## SUPPLIED MATERIAL:

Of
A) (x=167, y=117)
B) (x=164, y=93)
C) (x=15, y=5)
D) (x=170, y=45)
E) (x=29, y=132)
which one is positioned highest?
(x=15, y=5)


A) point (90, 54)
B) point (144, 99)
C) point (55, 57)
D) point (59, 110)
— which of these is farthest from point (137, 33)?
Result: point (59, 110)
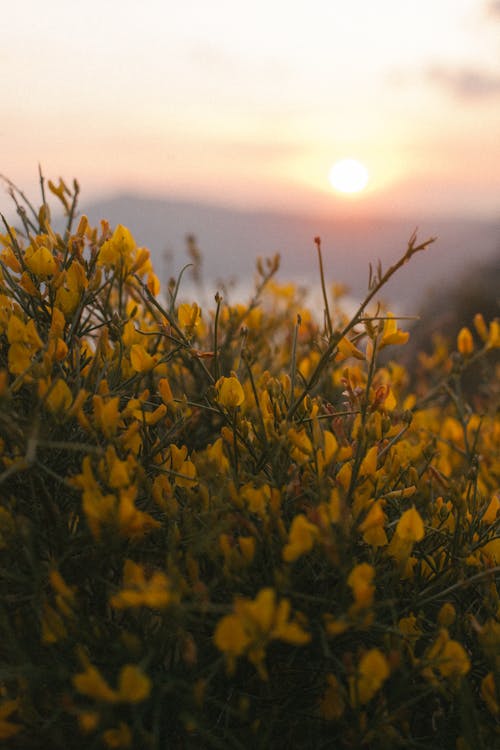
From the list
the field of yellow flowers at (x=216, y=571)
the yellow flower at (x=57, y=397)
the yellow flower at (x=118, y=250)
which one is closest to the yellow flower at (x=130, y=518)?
the field of yellow flowers at (x=216, y=571)

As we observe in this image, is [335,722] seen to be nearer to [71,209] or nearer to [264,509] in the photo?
[264,509]

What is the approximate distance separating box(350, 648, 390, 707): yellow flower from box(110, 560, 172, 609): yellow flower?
0.32 meters

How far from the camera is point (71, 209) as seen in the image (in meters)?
1.88

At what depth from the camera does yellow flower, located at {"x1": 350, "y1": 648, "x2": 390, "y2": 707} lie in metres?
0.99

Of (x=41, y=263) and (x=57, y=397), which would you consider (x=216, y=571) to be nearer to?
(x=57, y=397)

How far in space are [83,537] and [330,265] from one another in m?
44.8

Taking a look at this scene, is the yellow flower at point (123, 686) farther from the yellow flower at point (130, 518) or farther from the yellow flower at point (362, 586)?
the yellow flower at point (362, 586)

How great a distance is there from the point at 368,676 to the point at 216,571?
312 millimetres

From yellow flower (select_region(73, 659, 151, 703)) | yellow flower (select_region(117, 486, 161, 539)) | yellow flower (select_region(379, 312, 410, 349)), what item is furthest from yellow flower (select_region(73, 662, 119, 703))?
yellow flower (select_region(379, 312, 410, 349))

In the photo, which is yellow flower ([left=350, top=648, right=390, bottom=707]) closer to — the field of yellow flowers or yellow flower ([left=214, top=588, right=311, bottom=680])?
the field of yellow flowers

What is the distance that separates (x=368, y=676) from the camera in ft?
3.32

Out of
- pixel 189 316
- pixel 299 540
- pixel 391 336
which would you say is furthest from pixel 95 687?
pixel 391 336

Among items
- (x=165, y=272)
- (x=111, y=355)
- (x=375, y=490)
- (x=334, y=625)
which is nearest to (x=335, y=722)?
(x=334, y=625)

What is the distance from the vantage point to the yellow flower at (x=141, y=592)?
0.93m
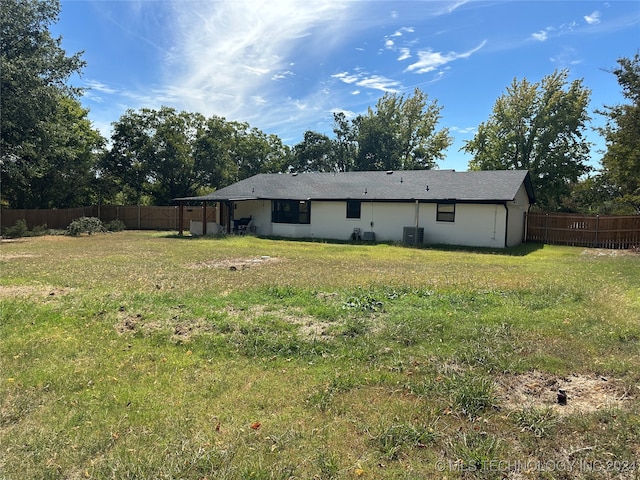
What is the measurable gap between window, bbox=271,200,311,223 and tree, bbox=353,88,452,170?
20682 millimetres

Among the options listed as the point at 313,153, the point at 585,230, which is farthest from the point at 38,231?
the point at 585,230

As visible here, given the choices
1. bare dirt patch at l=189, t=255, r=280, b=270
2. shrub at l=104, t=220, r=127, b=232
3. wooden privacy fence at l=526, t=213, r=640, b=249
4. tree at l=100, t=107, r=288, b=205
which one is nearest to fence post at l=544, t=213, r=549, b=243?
wooden privacy fence at l=526, t=213, r=640, b=249

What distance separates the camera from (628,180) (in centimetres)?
2023

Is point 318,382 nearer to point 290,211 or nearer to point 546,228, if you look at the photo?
point 290,211

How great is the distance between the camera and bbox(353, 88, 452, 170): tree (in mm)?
41156

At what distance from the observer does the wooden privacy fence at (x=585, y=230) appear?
62.1 feet

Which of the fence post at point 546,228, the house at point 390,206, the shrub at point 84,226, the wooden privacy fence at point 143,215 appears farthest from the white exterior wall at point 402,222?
the shrub at point 84,226

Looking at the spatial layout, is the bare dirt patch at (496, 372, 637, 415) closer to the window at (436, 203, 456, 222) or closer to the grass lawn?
the grass lawn

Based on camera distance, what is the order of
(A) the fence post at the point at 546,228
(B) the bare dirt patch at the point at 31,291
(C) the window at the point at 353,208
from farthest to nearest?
(C) the window at the point at 353,208
(A) the fence post at the point at 546,228
(B) the bare dirt patch at the point at 31,291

## STATED GOAL:
Repeat the material exactly as it reads, without any of its pictures.

## FINISHED EXERCISE:
Of
A) (x=167, y=117)
B) (x=164, y=93)
C) (x=15, y=5)
D) (x=170, y=45)
E) (x=29, y=132)
which one is positioned highest?
(x=15, y=5)


A) point (90, 54)
B) point (144, 99)
C) point (55, 57)
D) point (59, 110)
— which of these is farthest from point (137, 33)?
Result: point (59, 110)
From the list
the field of yellow flowers at (x=216, y=571)
the yellow flower at (x=57, y=397)
the yellow flower at (x=118, y=250)
which one is closest to the yellow flower at (x=130, y=518)?
the field of yellow flowers at (x=216, y=571)

As we observe in this image, is [335,722] seen to be nearer to [71,209] or nearer to [264,509] in the photo?
[264,509]

What is the approximate distance separating box(350, 648, 390, 707): yellow flower from box(110, 560, 172, 609): yellow flower?
0.32 meters

How far from the camera is point (71, 209) as seen in the image (in meters)?
1.88

At what depth from the camera does yellow flower, located at {"x1": 350, "y1": 648, "x2": 390, "y2": 707} lie in metres?
0.99

Of (x=41, y=263) and (x=57, y=397), which would you consider (x=216, y=571) to be nearer to?
(x=57, y=397)

How far in space are [83,537] and [330,265] from one another in m?
44.8

Taking a look at this scene, is the yellow flower at point (123, 686) farther from the yellow flower at point (130, 518) or farther from the yellow flower at point (362, 586)?
the yellow flower at point (362, 586)

How great a distance is there from the point at 368,676 to the point at 216,571?
312 millimetres

From yellow flower (select_region(73, 659, 151, 703)) | yellow flower (select_region(117, 486, 161, 539)) | yellow flower (select_region(379, 312, 410, 349)), what item is furthest from yellow flower (select_region(73, 662, 119, 703))?
yellow flower (select_region(379, 312, 410, 349))

In the photo, which is yellow flower ([left=350, top=648, right=390, bottom=707]) closer to — the field of yellow flowers or yellow flower ([left=214, top=588, right=311, bottom=680])?
the field of yellow flowers

What is the distance that separates (x=368, y=676) from the camera in ft?
3.32

Out of
- pixel 189 316
- pixel 299 540
- pixel 391 336
which would you say is furthest from pixel 95 687?
pixel 391 336

Among items
- (x=165, y=272)
- (x=111, y=355)
- (x=375, y=490)
- (x=334, y=625)
which is nearest to (x=335, y=722)?
(x=334, y=625)

What is the distance from the vantage point to the yellow flower at (x=141, y=592)?
0.93m
What is the measurable gap between window, bbox=271,200,311,223 and tree, bbox=353,88,452,170?
20682 millimetres

Among the options listed as the point at 313,153, the point at 585,230, which is farthest from the point at 38,231?
the point at 585,230

As visible here, given the choices
1. bare dirt patch at l=189, t=255, r=280, b=270
2. shrub at l=104, t=220, r=127, b=232
3. wooden privacy fence at l=526, t=213, r=640, b=249
4. tree at l=100, t=107, r=288, b=205
which one is nearest to fence post at l=544, t=213, r=549, b=243?
wooden privacy fence at l=526, t=213, r=640, b=249

What distance separates the camera from (628,180) (in centimetres)?
2023

Is point 318,382 nearer to point 290,211 or nearer to point 546,228, if you look at the photo?
point 290,211

How great is the distance between the camera and bbox(353, 88, 452, 170): tree (in mm)?
41156

At what distance from the observer does the wooden privacy fence at (x=585, y=230) appear?
62.1 feet

Which of the fence post at point 546,228, the house at point 390,206, the shrub at point 84,226, the wooden privacy fence at point 143,215 appears farthest from the white exterior wall at point 402,222?
the shrub at point 84,226

Looking at the spatial layout, is the bare dirt patch at (496, 372, 637, 415) closer to the window at (436, 203, 456, 222) or closer to the grass lawn?
the grass lawn

Based on camera distance, what is the order of
(A) the fence post at the point at 546,228
(B) the bare dirt patch at the point at 31,291
(C) the window at the point at 353,208
from farthest to nearest?
(C) the window at the point at 353,208
(A) the fence post at the point at 546,228
(B) the bare dirt patch at the point at 31,291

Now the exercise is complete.